However, since 6G supports connections across sea, air, and ground, its transmission environment is very complicated. How to analyze the scale characteristics and the coupling relation of the space-time-frequency multi-domain resources, and how to mine the relevance and the reciprocity of the multi-domain resources, so as to realize the unified arrangement and management of the resources, which is an important technical challenge.
In the existing wireless network configuration scheme based on Q reinforcement learning, the Q network reinforcement learning is mainly utilized to optimize the allocation of wireless network resources according to the network state, but the allocation of the wireless network resources is unclear. A resource allocation optimization method based on reinforcement learning and a system implementation scheme are mainly used for allocating resource blocks for user services according to the information of bandwidth, physical resource block quantity, user service quantity to be transmitted, resource block characteristics, downlink characteristics and the like of a downlink. The existing scheme mainly utilizes reinforcement learning to allocate resources for a wireless transmission single domain (spatial domain, time domain or frequency domain). There is little research on the space-time-frequency multi-domain resources for wireless transmission.
Disclosure of Invention
Aiming at the defects in the prior art, the invention aims to provide a wireless transmission space-time frequency resource allocation method based on deep reinforcement learning, and solve the problem of resource allocation of wireless transmission space-time frequency multi-domain association.

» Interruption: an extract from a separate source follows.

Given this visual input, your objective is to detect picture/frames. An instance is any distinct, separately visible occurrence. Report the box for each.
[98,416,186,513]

In order to achieve the purpose, the invention adopts the technical scheme that:
a wireless transmission space-time-frequency resource allocation method based on deep reinforcement learning comprises the following steps:
s1, clustering users by adopting a density clustering algorithm, wherein the input of the density clustering algorithm comprises user position information and an angle sine value between a user and a base station, and the output of the density clustering algorithm is a user clustering label;
s2, configuring different beams on a space domain for different clusters in the step S1 by adopting a zero-forcing beam forming method, wherein channel state information required by zero-forcing beam forming is average channel state information of users in each cluster;
and S3, taking the position, the driving speed and the driving direction of the user, which base station the user is covered by, the angle between the user and the base station and the user clustering label as states, selecting the subcarrier as an action, taking the transmission rate as an incentive, and learning a subcarrier resource allocation method in one time slot for different users by utilizing a deep reinforcement learning algorithm in order to maximize the total transmission rate of the system.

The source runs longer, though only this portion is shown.